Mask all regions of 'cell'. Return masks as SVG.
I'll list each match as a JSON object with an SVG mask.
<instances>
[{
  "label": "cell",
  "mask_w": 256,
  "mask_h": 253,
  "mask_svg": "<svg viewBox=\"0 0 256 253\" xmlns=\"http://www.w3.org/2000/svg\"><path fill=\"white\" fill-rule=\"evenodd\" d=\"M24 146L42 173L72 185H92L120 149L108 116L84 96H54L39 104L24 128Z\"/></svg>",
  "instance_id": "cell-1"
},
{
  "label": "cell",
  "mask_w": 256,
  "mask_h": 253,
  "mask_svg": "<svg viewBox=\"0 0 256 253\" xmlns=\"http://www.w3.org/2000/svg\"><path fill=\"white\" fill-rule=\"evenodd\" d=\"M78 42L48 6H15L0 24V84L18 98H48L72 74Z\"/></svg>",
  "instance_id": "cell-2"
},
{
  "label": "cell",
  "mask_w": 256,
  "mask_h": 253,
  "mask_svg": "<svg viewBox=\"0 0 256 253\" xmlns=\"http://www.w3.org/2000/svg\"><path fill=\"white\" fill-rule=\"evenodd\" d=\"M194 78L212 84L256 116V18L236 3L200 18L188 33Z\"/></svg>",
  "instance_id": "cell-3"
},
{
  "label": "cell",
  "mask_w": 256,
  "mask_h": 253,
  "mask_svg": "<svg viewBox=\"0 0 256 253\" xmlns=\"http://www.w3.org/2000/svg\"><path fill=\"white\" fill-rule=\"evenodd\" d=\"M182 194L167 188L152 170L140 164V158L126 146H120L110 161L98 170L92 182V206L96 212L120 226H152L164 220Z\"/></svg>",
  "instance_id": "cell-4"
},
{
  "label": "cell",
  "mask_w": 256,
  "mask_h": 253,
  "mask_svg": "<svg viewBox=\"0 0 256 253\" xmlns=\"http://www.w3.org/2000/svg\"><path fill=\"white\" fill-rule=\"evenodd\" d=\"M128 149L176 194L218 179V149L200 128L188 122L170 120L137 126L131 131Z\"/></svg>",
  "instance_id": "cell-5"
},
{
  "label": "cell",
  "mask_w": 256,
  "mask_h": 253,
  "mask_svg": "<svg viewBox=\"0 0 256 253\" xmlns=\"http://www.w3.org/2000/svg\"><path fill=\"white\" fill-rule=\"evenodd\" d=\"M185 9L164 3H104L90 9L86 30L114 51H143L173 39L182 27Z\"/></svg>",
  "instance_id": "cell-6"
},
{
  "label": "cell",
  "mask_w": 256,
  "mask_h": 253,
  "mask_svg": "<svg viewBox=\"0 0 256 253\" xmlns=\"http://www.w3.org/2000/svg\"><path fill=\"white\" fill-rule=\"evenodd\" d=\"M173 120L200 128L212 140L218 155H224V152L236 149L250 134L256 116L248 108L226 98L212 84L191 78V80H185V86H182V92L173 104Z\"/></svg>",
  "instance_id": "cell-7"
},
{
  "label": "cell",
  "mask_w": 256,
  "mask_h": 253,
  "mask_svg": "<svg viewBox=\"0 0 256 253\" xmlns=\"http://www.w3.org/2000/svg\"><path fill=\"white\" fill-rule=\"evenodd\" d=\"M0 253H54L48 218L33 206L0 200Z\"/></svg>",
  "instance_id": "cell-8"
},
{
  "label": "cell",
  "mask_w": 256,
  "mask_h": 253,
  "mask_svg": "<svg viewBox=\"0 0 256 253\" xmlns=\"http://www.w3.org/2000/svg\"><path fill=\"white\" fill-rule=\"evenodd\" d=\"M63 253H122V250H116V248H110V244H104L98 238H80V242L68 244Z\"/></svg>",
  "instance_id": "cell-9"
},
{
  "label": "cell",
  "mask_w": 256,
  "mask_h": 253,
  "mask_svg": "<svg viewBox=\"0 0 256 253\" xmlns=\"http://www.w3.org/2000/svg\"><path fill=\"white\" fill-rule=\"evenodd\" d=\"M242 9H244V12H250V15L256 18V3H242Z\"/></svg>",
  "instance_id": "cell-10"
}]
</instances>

> Aim: Reproduce all of the data above line for line, changing nothing.

> Solution to the exercise:
Mask all regions of 'cell'. Return masks as SVG.
I'll list each match as a JSON object with an SVG mask.
<instances>
[{
  "label": "cell",
  "mask_w": 256,
  "mask_h": 253,
  "mask_svg": "<svg viewBox=\"0 0 256 253\" xmlns=\"http://www.w3.org/2000/svg\"><path fill=\"white\" fill-rule=\"evenodd\" d=\"M24 146L42 173L72 185H92L120 149L108 116L84 96H54L39 104L24 128Z\"/></svg>",
  "instance_id": "cell-1"
},
{
  "label": "cell",
  "mask_w": 256,
  "mask_h": 253,
  "mask_svg": "<svg viewBox=\"0 0 256 253\" xmlns=\"http://www.w3.org/2000/svg\"><path fill=\"white\" fill-rule=\"evenodd\" d=\"M78 42L48 6H15L0 24V84L18 98H48L72 74Z\"/></svg>",
  "instance_id": "cell-2"
},
{
  "label": "cell",
  "mask_w": 256,
  "mask_h": 253,
  "mask_svg": "<svg viewBox=\"0 0 256 253\" xmlns=\"http://www.w3.org/2000/svg\"><path fill=\"white\" fill-rule=\"evenodd\" d=\"M194 78L212 84L256 116V18L236 3L200 18L188 33Z\"/></svg>",
  "instance_id": "cell-3"
},
{
  "label": "cell",
  "mask_w": 256,
  "mask_h": 253,
  "mask_svg": "<svg viewBox=\"0 0 256 253\" xmlns=\"http://www.w3.org/2000/svg\"><path fill=\"white\" fill-rule=\"evenodd\" d=\"M182 194L167 188L152 170L140 164V158L126 146H120L110 161L98 170L92 182V206L96 212L120 226H152L164 220Z\"/></svg>",
  "instance_id": "cell-4"
},
{
  "label": "cell",
  "mask_w": 256,
  "mask_h": 253,
  "mask_svg": "<svg viewBox=\"0 0 256 253\" xmlns=\"http://www.w3.org/2000/svg\"><path fill=\"white\" fill-rule=\"evenodd\" d=\"M128 149L176 194L218 179V149L200 128L188 122L170 120L137 126L131 131Z\"/></svg>",
  "instance_id": "cell-5"
},
{
  "label": "cell",
  "mask_w": 256,
  "mask_h": 253,
  "mask_svg": "<svg viewBox=\"0 0 256 253\" xmlns=\"http://www.w3.org/2000/svg\"><path fill=\"white\" fill-rule=\"evenodd\" d=\"M185 9L164 3H104L90 9L86 30L114 51H143L173 39L182 27Z\"/></svg>",
  "instance_id": "cell-6"
},
{
  "label": "cell",
  "mask_w": 256,
  "mask_h": 253,
  "mask_svg": "<svg viewBox=\"0 0 256 253\" xmlns=\"http://www.w3.org/2000/svg\"><path fill=\"white\" fill-rule=\"evenodd\" d=\"M173 120L200 128L212 140L218 155H224V152L236 149L250 134L256 116L248 108L226 98L212 84L191 78V80H185V86H182V92L173 104Z\"/></svg>",
  "instance_id": "cell-7"
},
{
  "label": "cell",
  "mask_w": 256,
  "mask_h": 253,
  "mask_svg": "<svg viewBox=\"0 0 256 253\" xmlns=\"http://www.w3.org/2000/svg\"><path fill=\"white\" fill-rule=\"evenodd\" d=\"M0 253H54L48 218L33 206L0 200Z\"/></svg>",
  "instance_id": "cell-8"
},
{
  "label": "cell",
  "mask_w": 256,
  "mask_h": 253,
  "mask_svg": "<svg viewBox=\"0 0 256 253\" xmlns=\"http://www.w3.org/2000/svg\"><path fill=\"white\" fill-rule=\"evenodd\" d=\"M63 253H122V250H116V248H110V244H104L98 238H80V242L68 244Z\"/></svg>",
  "instance_id": "cell-9"
},
{
  "label": "cell",
  "mask_w": 256,
  "mask_h": 253,
  "mask_svg": "<svg viewBox=\"0 0 256 253\" xmlns=\"http://www.w3.org/2000/svg\"><path fill=\"white\" fill-rule=\"evenodd\" d=\"M242 9H244V12H250V15L256 18V3H242Z\"/></svg>",
  "instance_id": "cell-10"
}]
</instances>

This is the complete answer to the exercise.